(INPUT RECORDS)

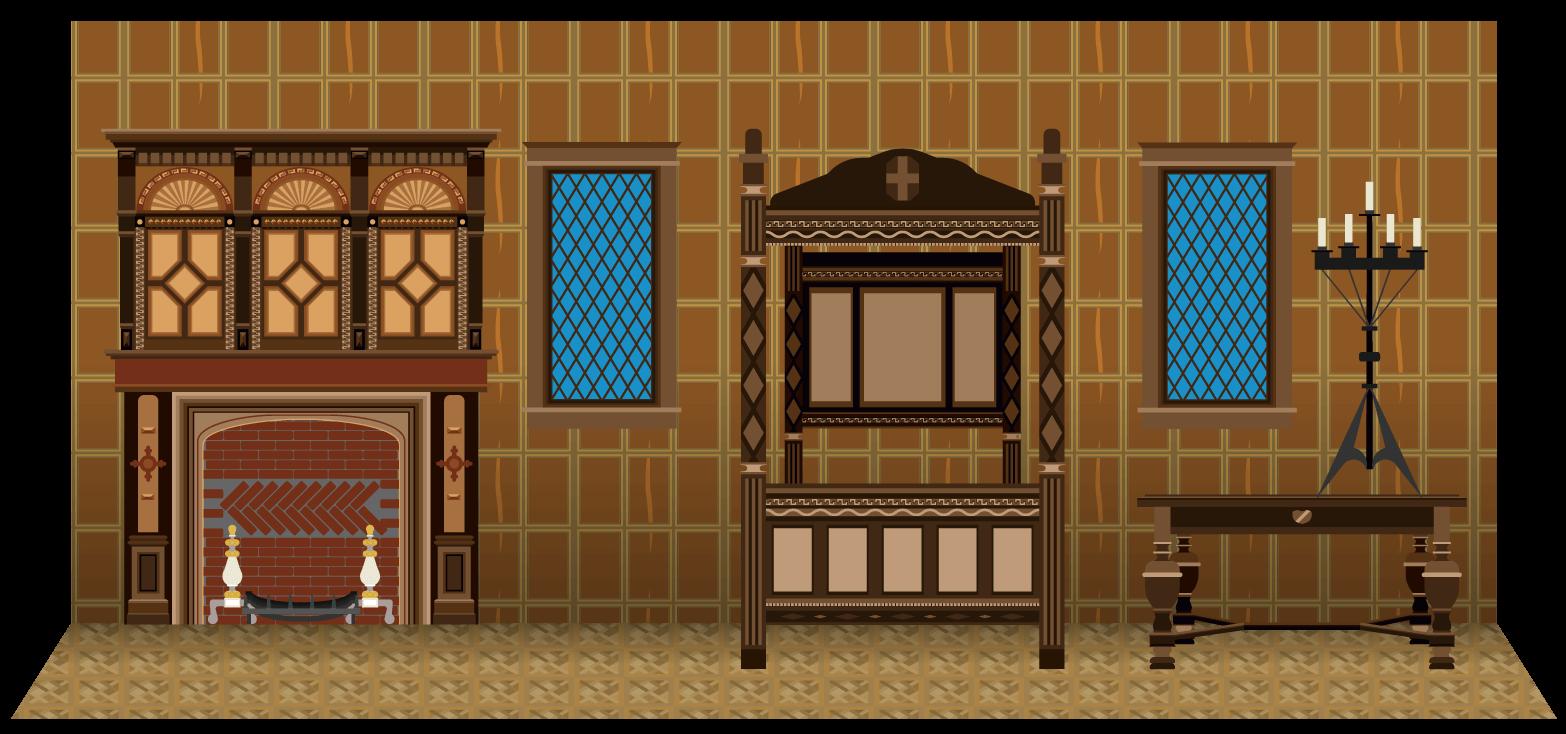 Tudor room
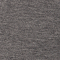 Pima Cotton Round Greymarle Swatch Image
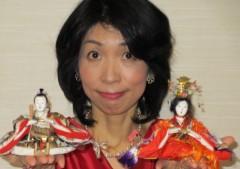 石川恵深 公式ブログ/恵深チャンちのお雛様 & いが饅頭 画像1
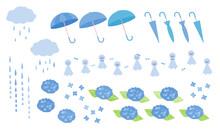 梅雨のイラストアイコンセット ベクター 青色
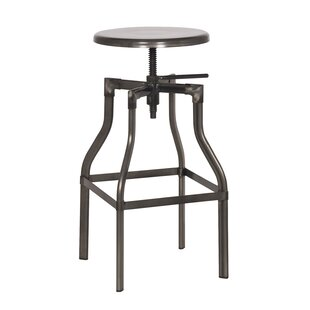 Vauxhall Adjustable Height Bar Stool by T..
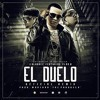 J Alvarez Ft. Plan B - El Duelo (Official Remix) (Prod. By Montana The Producer) Portada del disco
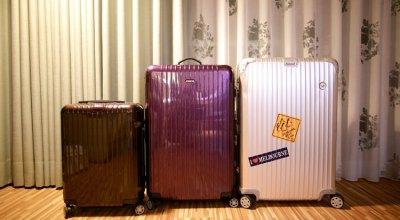 ▌峇里島 ▌前進度假天堂♥10天行李打包~看看我們非得帶些什麼?!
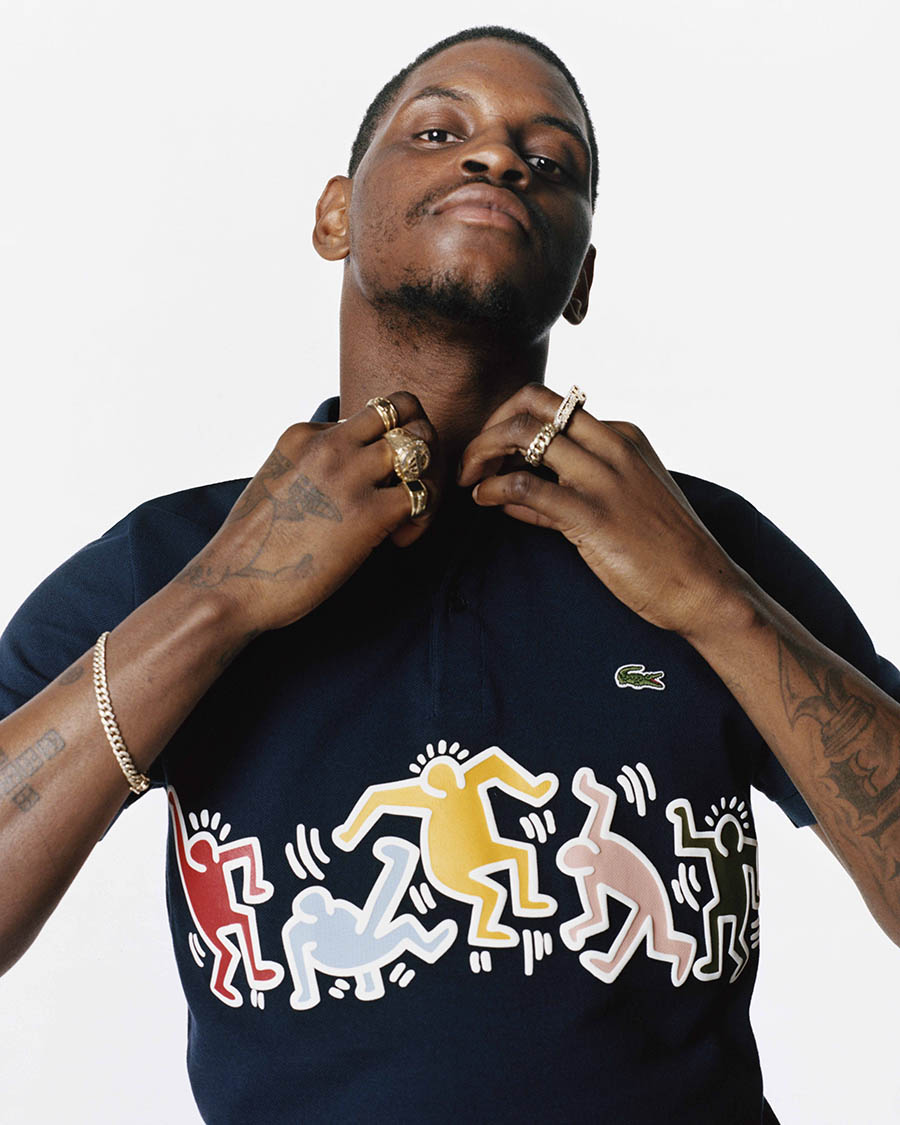 Collection Capsule LACOSTE x Keith Haring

(End INPUT RECORDS)

- WORK INSTRUCTION -
Transcribe only the lines between the line containing "石川恵深 公式ブログ/恵深チャンちのお雛様 & いが饅頭 画像1" and the final line of the listing, inclusive, exactly as they appear; no pictures are to be included.

- SOLUTION TO THIS EXERCISE -
 石川恵深 公式ブログ/恵深チャンちのお雛様 & いが饅頭 画像1
 梅雨のイラストアイコンセット ベクター 青色
 Vauxhall Adjustable Height Bar Stool by T..
 J Alvarez Ft. Plan B - El Duelo (Official Remix) (Prod. By Montana The Producer) Portada del disco
 ▌峇里島 ▌前進度假天堂♥10天行李打包~看看我們非得帶些什麼?!
 Collection Capsule LACOSTE x Keith Haring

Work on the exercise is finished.